Architecture GGUF FP8 (SafeTensors) Tokenizer Notes
Llama ✅ per-tensor gpt2/llama Llama-3.1, Llama-3.2 (8B + 14B)
Qwen2 / Qwen2.5 ✅ per-channel gpt2 ChatML, RoPE θ from config.json
Qwen3 ✅ block-wise [128,128] gpt2 <think> mode, Q/K-norm
Mistral 7B ⚠️ SPM GGUF works; FP8 SPM tokenizer not yet wired
DeepSeek-R1 gpt2 R1-Distill-Llama works on GGUF; native MoE pending
Gemma-4 — (BF16/F32 SafeTensors) gemma4 incl. 26B-A4B MoE (128 experts, top-8); GGUF Q3_K_M + Q4_0 QAT line (v0.6.1); thought-channel template auto-detected

gpt2 tokenizer covers Qwen, Llama-3 (which uses BPE), and the DeepSeek family. SPM (Mistral / Llama-2 family) is GGUF-only at the moment.

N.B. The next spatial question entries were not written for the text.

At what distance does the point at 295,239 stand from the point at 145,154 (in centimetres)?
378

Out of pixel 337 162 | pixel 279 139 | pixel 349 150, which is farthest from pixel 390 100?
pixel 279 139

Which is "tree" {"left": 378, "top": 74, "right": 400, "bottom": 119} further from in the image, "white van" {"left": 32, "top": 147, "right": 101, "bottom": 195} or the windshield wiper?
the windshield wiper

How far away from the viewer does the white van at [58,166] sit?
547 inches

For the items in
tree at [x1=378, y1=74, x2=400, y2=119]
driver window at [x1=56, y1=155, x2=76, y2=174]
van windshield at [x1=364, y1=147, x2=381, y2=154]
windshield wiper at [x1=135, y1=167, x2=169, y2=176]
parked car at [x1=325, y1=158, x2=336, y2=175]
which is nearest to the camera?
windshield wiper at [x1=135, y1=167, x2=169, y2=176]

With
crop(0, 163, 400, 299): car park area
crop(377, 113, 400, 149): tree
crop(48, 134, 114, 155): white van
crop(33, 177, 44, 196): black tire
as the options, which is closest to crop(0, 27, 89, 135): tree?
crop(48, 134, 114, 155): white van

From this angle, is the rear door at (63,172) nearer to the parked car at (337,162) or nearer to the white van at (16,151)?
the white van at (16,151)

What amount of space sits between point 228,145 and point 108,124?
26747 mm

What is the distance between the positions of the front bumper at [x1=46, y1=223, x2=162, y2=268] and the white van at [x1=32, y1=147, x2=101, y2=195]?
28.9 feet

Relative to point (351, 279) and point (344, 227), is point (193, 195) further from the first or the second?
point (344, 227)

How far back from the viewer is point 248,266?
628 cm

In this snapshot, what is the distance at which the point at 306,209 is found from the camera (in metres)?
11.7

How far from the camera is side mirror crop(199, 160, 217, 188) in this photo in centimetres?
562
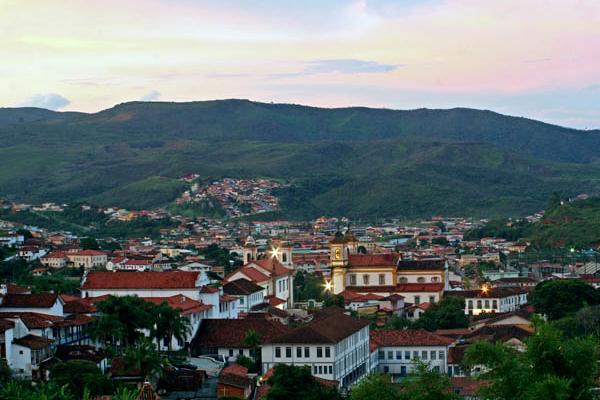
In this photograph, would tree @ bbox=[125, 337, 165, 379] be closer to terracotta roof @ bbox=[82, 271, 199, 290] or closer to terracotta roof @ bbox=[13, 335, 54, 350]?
terracotta roof @ bbox=[13, 335, 54, 350]

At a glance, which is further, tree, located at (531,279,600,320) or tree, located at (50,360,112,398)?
tree, located at (531,279,600,320)

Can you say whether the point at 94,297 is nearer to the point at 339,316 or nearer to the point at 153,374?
the point at 339,316

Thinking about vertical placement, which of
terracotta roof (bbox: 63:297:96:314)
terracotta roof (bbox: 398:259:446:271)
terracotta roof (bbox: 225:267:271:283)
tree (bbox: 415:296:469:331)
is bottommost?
tree (bbox: 415:296:469:331)

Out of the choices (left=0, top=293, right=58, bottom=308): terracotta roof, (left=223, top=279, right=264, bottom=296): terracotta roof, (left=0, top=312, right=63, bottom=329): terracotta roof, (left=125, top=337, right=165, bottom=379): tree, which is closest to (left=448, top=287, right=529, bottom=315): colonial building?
(left=223, top=279, right=264, bottom=296): terracotta roof

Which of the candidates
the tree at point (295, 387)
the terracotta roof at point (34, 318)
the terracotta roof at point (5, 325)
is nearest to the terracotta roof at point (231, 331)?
the terracotta roof at point (34, 318)

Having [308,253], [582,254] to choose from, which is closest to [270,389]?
[582,254]

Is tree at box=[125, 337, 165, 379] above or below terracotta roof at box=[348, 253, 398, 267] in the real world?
below

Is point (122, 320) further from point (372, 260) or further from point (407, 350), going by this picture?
point (372, 260)

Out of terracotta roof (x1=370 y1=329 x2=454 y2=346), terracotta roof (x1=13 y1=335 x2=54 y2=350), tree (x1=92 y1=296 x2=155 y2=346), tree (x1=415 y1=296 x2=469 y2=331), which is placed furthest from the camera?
tree (x1=415 y1=296 x2=469 y2=331)
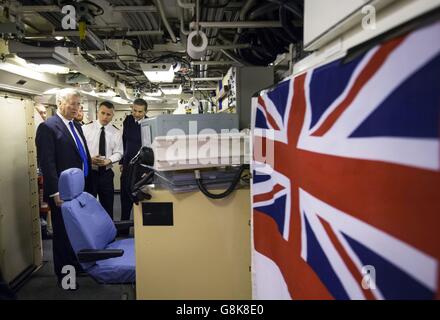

What VulkanForge does not yet do

  • Mixture-of-experts beyond Gemma-4 (DeepSeek-V3, Mixtral-style routing) — pending. (Gemma-4-26B-A4B MoE — 128 experts, top-8 — runs since v0.5.x; see the table above.)
  • Speculative decode / draft-model tokens — single-stream only.
  • Batch inference (b > 1 concurrent prompts) — single-stream only.
  • Long-context optimizations beyond 4 k tokens — RoPE works to the model's ctx_max, but no chunked prefill or paged-attention.
  • Quantization formats outside the table above — IQ-formats, AWQ, GPTQ, GGML legacy formats are out of scope.

Coherence test set

The full 15-prompt coherence suite (results/sprint34cd_logs/bench_vf_15p_8b_q4.txt) covers:

  1. Simple sequence (numerics)
  2. Prime-check Python (code generation)
  3. Multilingual prose (German / French / Mandarin)
  4. Emoji input
  5. Arithmetic with Q4_K precision (numerics edge case)
  6. C++ snippet
  7. Go function
  8. Recursive algorithm explanation
  9. Haiku composition
  10. Long-context recall (in-context shadow)
  11. SQL query construction
  12. JSON schema generation
  13. Chat persona consistency
  14. Arithmetic Q4_K precision (second case)
  15. Free-form storytelling

Llama-3.1-8B-FP8 + Qwen2.5-14B-FP8 are 15 / 15 on this set. Q4_K_M 8B is 12 / 15 (the three failures are the numeric Q4_K-precision prompts — a known Q4_K format limitation, not an engine bug).